Kolumne

Küss die Hand!

Händeschütteln? Nie wieder! Da war Jutta Koch sich ganz sicher. Bis zum ersten analogen Termin mit einem fremden Menschen ...

Manchmal staune ich über mich selbst. Wenn ich es beispielsweise mal wieder schaffe, mich in einer gut beschilderten deutschen Innenstadt hoffnungslos zu verirren. Bisweilen staune ich sogar zweimal: erst darüber, wie sicher ich mir einer Sache bin – und im Nachhinein darüber, dass ich komplett falsch lag.

So wie neulich. Da sprach ich mit meinem Mann übers Händeschütteln. Die Ausgangsfrage war: Kehrt der von der Pandemie verdrängte Handschlag zur Begrüßung ins gesellschaftliche Leben zurück oder nicht? Niiiiiie wieder werde ich Hände schütteln, hörte ich mich sagen. Und: Gut, dass wir alle gelernt haben, dass das Anfassen anderer Leute Hände vor allem eines ist – gefährlich für unser aller Gesundheit. Viren, Bakterien, fast alles Übel der Welt kann per Hand weitergegeben werden. Igitt!

Was, wenn das Gegenüber einem die Hand reicht?

Im Brustton der Überzeugung verkündete ich, dass ich für den Rest meines Lebens gut aufs Händeschütteln verzichten könne. Mein Mann sah das Ganze differenzierter: Was, wenn das Gegenüber einem die Hand reicht? Den Handschlag verweigern? Oder wider Willen einschlagen? Pffffht, sagte ich. Wer würde heute noch auf die abseitige Idee kommen, jemandem die Hand geben zu wollen?

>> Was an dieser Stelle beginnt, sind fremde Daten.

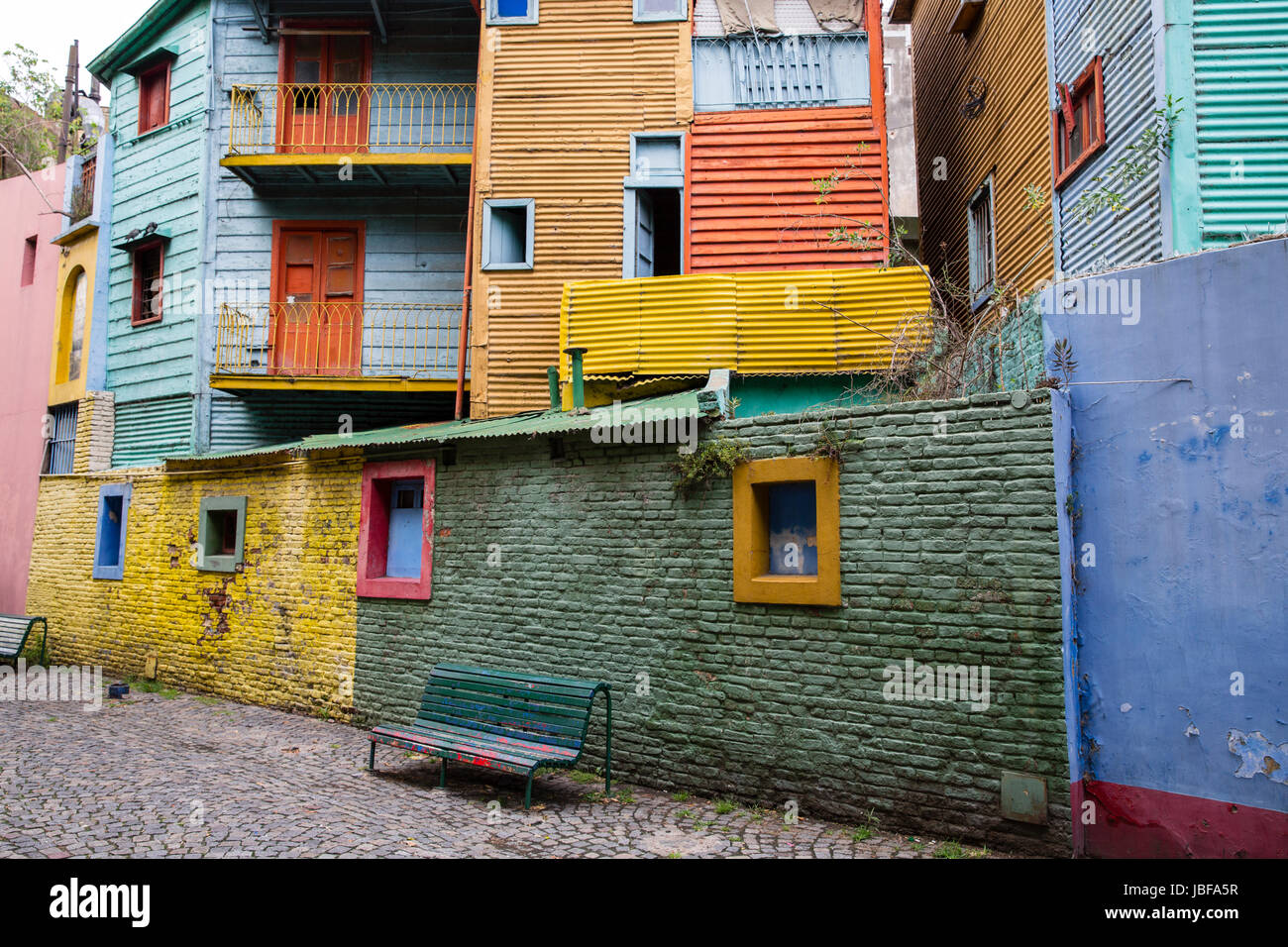 La Boca di case colorate a Buenos Aires, Argentina Foto Stock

Kurz darauf folgte meine erste Dienstreise nach anderthalb Jahren. Ein analoger Termin mit mir unbekannten Menschen in einer mir fremden Stadt. (Vom Abenteuer, gänzlich orientierungslos und mit wirrem Haar doch noch pünktlich mein Ziel zu erreichen, erzähle ich Ihnen vielleicht ein anderes Mal.) Endlich angekommen, legte ich im Foyer des Unternehmens meinen Impfnachweis vor und wurde getestet. Schließlich stand ich meinem Gesprächspartner gegenüber, und da geschah etwas Merkwürdiges. Ich lächelte, stellte mich vor – und sah mir selbst dabei zu, wie ich meinen Arm in voller Länge beherzt zum Handschlag ausstreckte.

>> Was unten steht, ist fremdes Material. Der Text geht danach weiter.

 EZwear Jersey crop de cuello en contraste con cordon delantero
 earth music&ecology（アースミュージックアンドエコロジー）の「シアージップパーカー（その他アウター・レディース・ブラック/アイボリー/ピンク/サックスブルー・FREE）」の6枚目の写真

Unterbewusst hat mir der feste Händedruck eines sympathischen Menschen wohl doch arg gefehlt ...

Mein Gegenüber schaute auf meine Hand, dann in meine Augen und zögerte. Ich zog meinen Arm blitzschnell zurück und stammelte: „Ach so, das machen wir ja nicht mehr.“ Da reichte er mir die Hand und sagte freundlich: „Das können wir schon machen.“ Ich schlug ein, schüttelte kräftig – und war gerührt. Unterbewusst hatte mir der feste Händedruck eines sympathischen Menschen wohl doch arg gefehlt. Gemeinsam desinfizierten wir uns die Hände und gingen zu unserem Interview.

In Zukunft werde ich versuchen, meine Hände unter Kontrolle zu halten. Sollte jemand anderes das nicht schaffen, werde ich dafür aber besonderes Verständnis haben. Küss die Hand!

Jutta Koch (42) ist Redakteurin beim Naturkosmetik-Magazin cosmia. Als Kolumnistin erzählt sie aus dem Alltag zwischen Wonne und Wahnsinn.